• **Task item**
Down to the last line, reproduce the data that follows, but skip the pictures.

(Saved data entries)
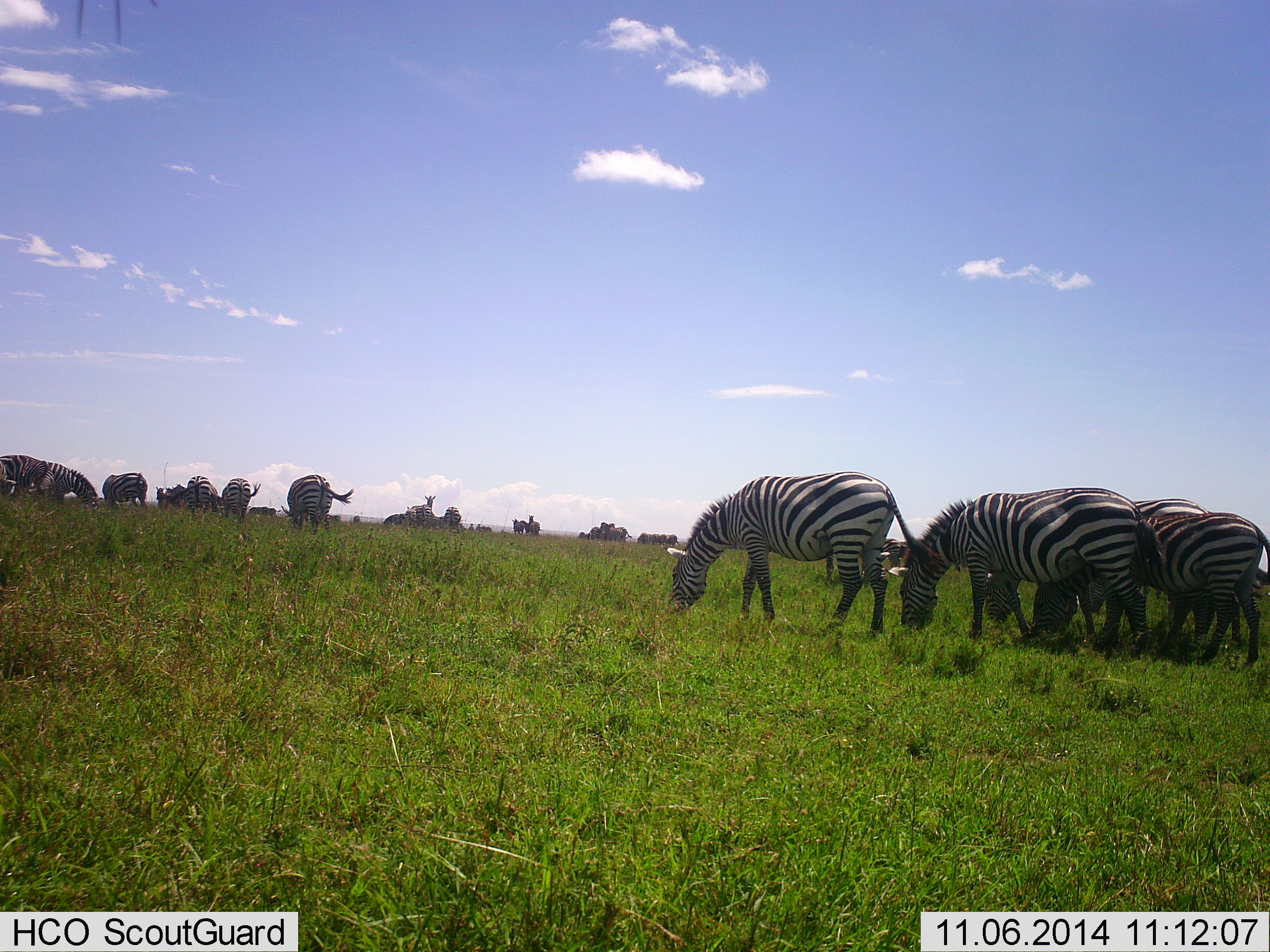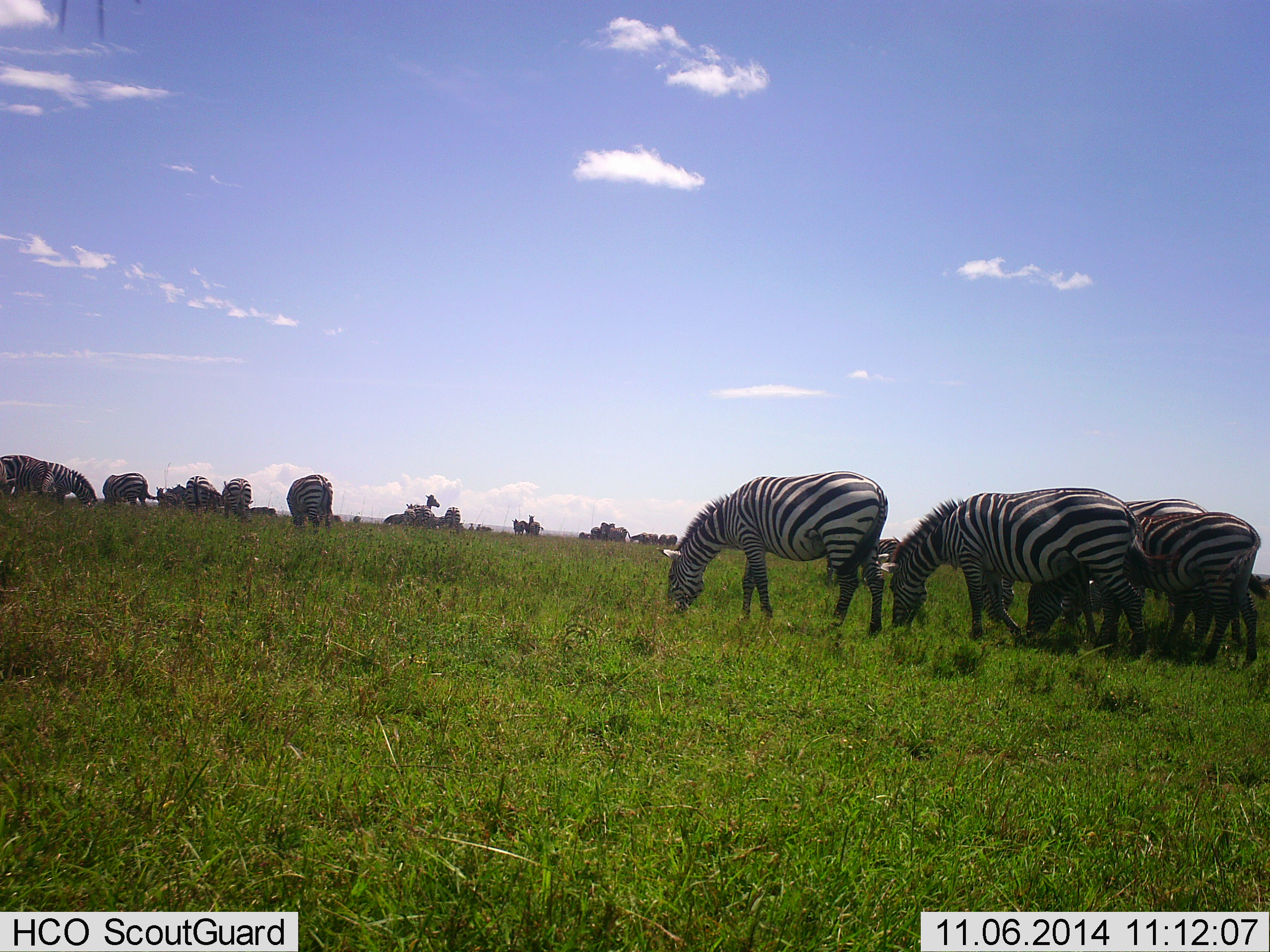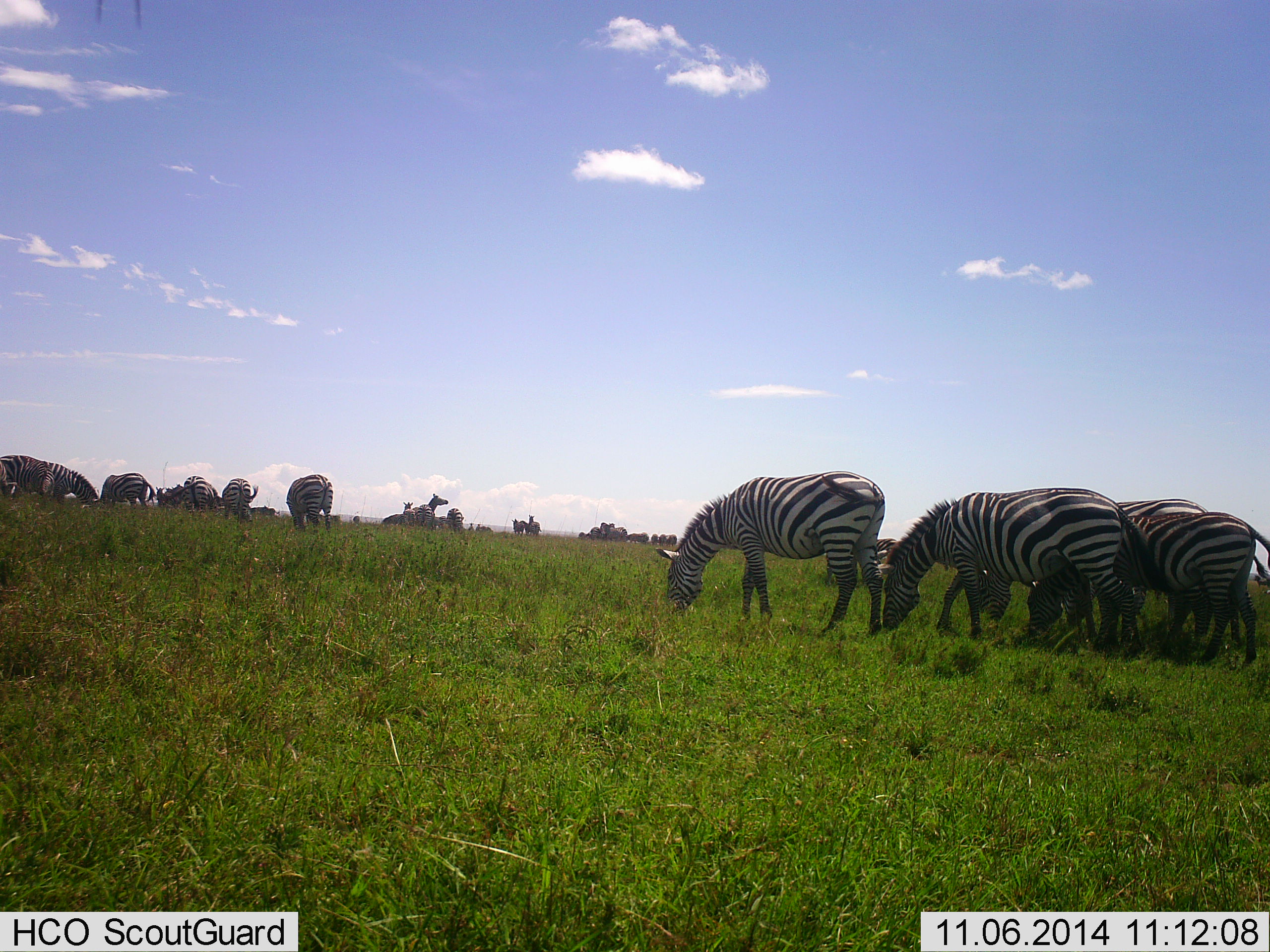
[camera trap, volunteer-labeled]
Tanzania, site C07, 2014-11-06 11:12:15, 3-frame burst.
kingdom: Animalia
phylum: Chordata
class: Mammalia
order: Perissodactyla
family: Equidae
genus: Equus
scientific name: Equus quagga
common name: plains zebra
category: zebra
Zebra (plains zebra) (Equus quagga), count 11-50. Behavior (volunteer vote fractions): standing 40%, resting 0%, moving 10%, interacting 0%. Young present (vote fraction): 0%. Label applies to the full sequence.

• **Your solution**
[camera trap, volunteer-labeled]
Tanzania, site C07, 2014-11-06 11:12:15, 3-frame burst.
kingdom: Animalia
phylum: Chordata
class: Mammalia
order: Perissodactyla
family: Equidae
genus: Equus
scientific name: Equus quagga
common name: plains zebra
category: zebra
Zebra (plains zebra) (Equus quagga), count 11-50. Behavior (volunteer vote fractions): standing 40%, resting 0%, moving 10%, interacting 0%. Young present (vote fraction): 0%. Label applies to the full sequence.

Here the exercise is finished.